RSS GeoTagger
MetaCarta's geotagging software parses content, extracts geographic references, and resolves the geographic meaning intended by the author. One of the ways of accessing regularly updated user generated content is via RSS -- and with the MetaCarta Labs RSS GeoTagger, you can now combine the MetaCarta GeoTag API with your RSS feeds.
Input
- HTTP Method: GET
- Base URL: http://labs.metacarta.com/rss-geotagger/tag/
- Parameters:
- url (Required): the URL to an RSS feed
- min_geoconf (Optional): The minimum geoconfidence cutoff for georss:point elements
- include_tagged_content (Optional): Set to 'true' to get an mc:TaggedContent element which includes the actual content tagged, for indexing with the AnchorStart/AnchorEnd properties.
Example Input
An Example URL:
http://labs.metacarta.com/rss-geotagger/tag/?url=http://labs.metacarta.com/blog/feed/&min_geoconf=0.6
Try It
To try it out, simply enter a URL in this form:
Output
The geo output is in two parts: the raw GeoMarkup returned by the MetaCarta GeoTagger, and a simplified form embedded in GeoRSS point objects, with attributes.
Example Output
The following is example output for the blog entry from MetaCarta Labs about Where 2.0:
<mc:GeoMarkup xmlns:mc="http://labs.metacarta.com/rss-geotagger/ns/1.0/"
mc:CreatedBy="MetaCarta GeoTagger v4.0.0"
mc:CreatedOn="Thu May 28 21:33:02 2009 GMT"
mc:OriginalByteLength="3689" mc:Language="eng"
mc:InputEncoding="ASCII">
<mc:GeoTag mc:TagType="GEO" mc:Confidence="0.133588">
<mc:TextExtent mc:AnchorStart="1702" mc:AnchorEnd="1706" mc:Anchor="ARRA">
<mc:TextComponent mc:AnchorStart="1702" mc:AnchorEnd="1706" mc:Anchor="ARRA"/>
</mc:TextExtent>
<mc:Disjunct mc:Weight="0.937013" mc:FeatureType="DOT"
mc:GazetteerID="MetaCarta Gazetteer v4.0.0">
<mc:Conjunct mc:Class="P" mc:Type="PPL" mc:Population="37432"

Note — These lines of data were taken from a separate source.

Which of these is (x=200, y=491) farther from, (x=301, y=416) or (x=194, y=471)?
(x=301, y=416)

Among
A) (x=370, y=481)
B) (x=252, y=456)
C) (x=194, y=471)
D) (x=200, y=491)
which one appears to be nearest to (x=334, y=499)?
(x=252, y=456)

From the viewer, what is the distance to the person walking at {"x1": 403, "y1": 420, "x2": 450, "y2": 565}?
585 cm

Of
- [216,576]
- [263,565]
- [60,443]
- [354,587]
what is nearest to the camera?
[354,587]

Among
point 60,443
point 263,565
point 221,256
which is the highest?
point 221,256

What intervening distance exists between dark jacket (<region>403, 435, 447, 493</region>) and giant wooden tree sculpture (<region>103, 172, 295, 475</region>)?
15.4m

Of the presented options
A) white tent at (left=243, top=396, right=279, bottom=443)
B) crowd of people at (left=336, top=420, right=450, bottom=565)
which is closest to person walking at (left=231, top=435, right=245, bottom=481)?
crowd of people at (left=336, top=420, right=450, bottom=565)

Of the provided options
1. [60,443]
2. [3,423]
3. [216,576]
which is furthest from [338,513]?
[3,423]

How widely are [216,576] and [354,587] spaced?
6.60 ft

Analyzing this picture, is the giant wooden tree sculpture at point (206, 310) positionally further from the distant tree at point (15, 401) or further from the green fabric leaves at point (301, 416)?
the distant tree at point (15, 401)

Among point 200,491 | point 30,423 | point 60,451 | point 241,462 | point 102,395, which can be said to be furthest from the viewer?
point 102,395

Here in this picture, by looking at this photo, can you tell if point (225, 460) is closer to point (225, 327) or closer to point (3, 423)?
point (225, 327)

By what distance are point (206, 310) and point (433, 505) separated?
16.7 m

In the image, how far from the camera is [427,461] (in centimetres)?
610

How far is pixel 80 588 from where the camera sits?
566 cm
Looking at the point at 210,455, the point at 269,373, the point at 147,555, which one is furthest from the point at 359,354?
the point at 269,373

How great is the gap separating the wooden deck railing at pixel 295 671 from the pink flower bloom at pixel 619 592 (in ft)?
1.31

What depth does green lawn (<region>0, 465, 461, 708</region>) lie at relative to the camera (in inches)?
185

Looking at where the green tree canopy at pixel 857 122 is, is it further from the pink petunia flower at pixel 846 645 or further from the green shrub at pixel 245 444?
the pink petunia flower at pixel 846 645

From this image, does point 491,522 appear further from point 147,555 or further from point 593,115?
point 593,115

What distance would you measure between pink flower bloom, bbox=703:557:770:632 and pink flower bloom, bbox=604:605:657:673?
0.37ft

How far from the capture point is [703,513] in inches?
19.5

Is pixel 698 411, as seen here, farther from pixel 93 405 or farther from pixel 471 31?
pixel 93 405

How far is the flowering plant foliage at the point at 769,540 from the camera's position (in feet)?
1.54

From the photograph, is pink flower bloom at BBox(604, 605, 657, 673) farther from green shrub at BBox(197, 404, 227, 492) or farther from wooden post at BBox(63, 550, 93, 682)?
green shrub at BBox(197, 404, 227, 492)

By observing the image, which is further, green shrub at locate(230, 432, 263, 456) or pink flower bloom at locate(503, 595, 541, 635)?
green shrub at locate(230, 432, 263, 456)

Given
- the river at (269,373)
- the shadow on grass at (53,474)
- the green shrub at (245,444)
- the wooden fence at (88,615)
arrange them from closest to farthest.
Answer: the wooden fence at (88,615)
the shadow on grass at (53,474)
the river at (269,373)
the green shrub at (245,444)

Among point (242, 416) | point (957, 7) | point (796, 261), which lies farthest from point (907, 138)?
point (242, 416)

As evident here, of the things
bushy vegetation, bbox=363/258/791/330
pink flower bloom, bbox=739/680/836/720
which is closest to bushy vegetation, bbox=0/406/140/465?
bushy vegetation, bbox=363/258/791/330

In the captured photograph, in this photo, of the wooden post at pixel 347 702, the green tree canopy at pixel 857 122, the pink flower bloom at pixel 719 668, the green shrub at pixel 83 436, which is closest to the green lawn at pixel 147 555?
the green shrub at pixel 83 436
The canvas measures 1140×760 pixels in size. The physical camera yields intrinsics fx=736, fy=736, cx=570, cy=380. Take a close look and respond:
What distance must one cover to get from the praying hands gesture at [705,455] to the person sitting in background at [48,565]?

mc:Country="IV" mc:CountryConfidence="0.125174">
<mc:Dot mc:Latitude="6.67" mc:Longitude="-3.97" mc:DotWeight="1.0"/>
</mc:Conjunct>
</mc:Disjunct>
</mc:GeoTag>
<mc:GeoTag mc:TagType="GEO" mc:Confidence="0.997204">
<mc:TextExtent mc:AnchorStart="2158" mc:AnchorEnd="2171" mc:Anchor="San Francisco">
<mc:TextComponent mc:AnchorStart="2158" mc:AnchorEnd="2171"
mc:Anchor="San Francisco"/>
</mc:TextExtent>
<mc:Disjunct mc:Weight="0.987091" mc:FeatureType="DOT"
mc:GazetteerID="MetaCarta Gazetteer v4.0.0">
<mc:Conjunct mc:Class="P" mc:Type="PPL" mc:Population="732072"
mc:Country="US" mc:CountryConfidence="0.984331" mc:Province="US06"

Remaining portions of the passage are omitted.